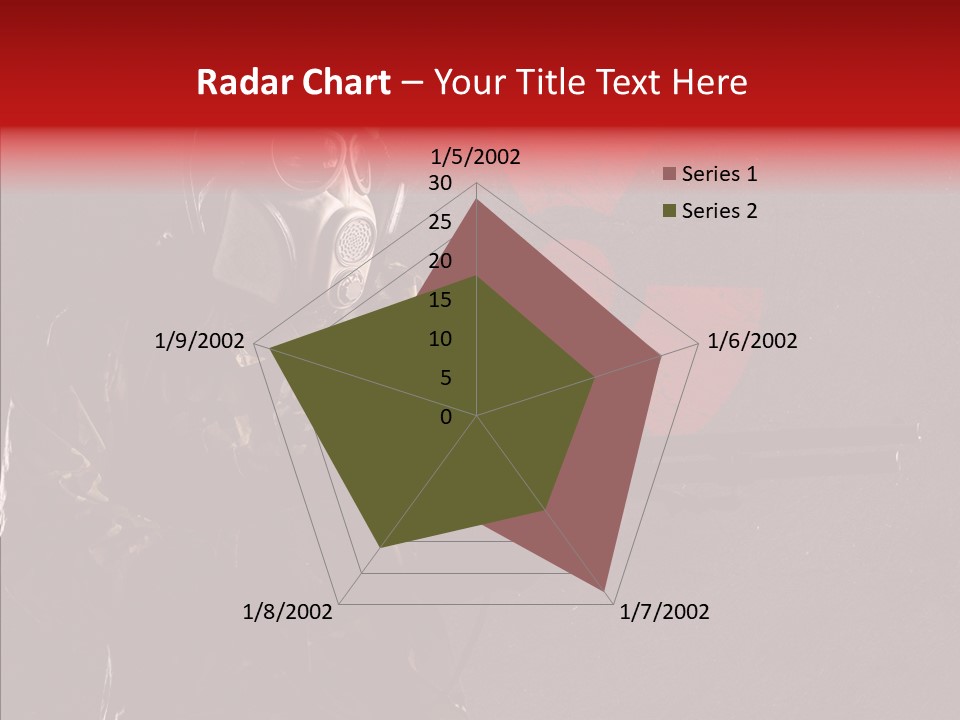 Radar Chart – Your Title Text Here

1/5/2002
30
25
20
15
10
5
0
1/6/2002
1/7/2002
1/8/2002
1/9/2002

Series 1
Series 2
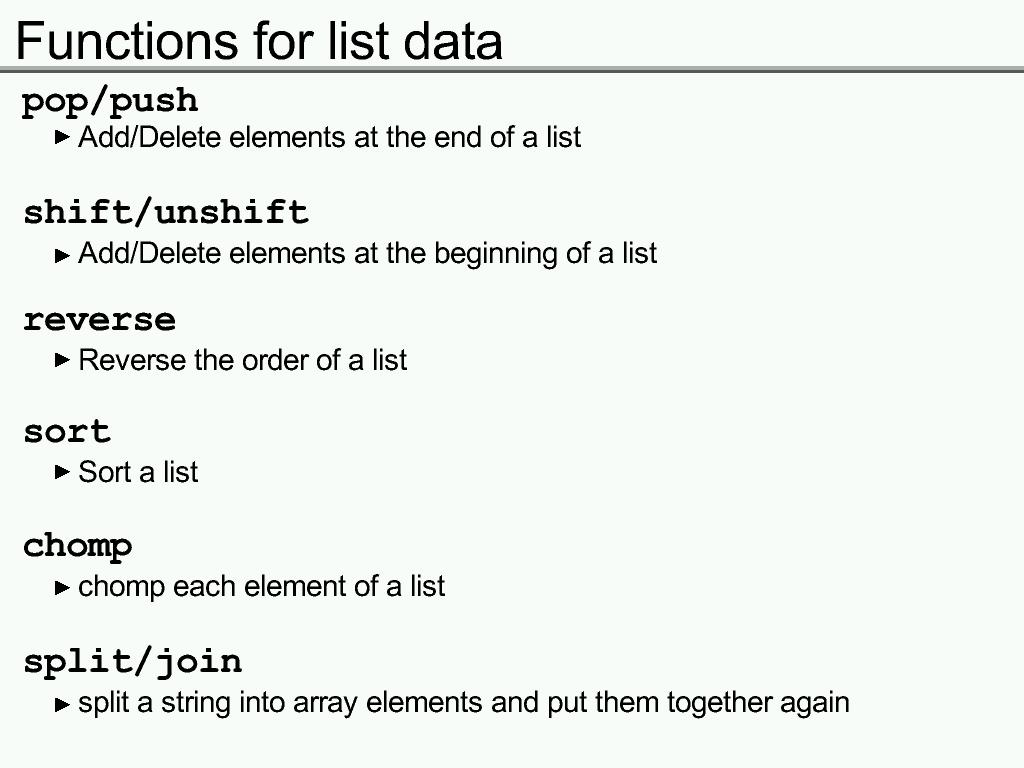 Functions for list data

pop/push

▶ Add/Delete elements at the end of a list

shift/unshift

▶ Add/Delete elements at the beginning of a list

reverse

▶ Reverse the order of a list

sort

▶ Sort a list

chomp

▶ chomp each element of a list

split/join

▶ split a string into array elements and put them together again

------------------------------------

A word-for-word transcript of the entries above is needed, with pictures removed.

■ **Solution to the exercise**
 Radar Chart – Your Title Text Here

1/5/2002
30
25
20
15
10
5
0
1/6/2002
1/7/2002
1/8/2002
1/9/2002

Series 1
Series 2
 Functions for list data

pop/push

▶ Add/Delete elements at the end of a list

shift/unshift

▶ Add/Delete elements at the beginning of a list

reverse

▶ Reverse the order of a list

sort

▶ Sort a list

chomp

▶ chomp each element of a list

split/join

▶ split a string into array elements and put them together again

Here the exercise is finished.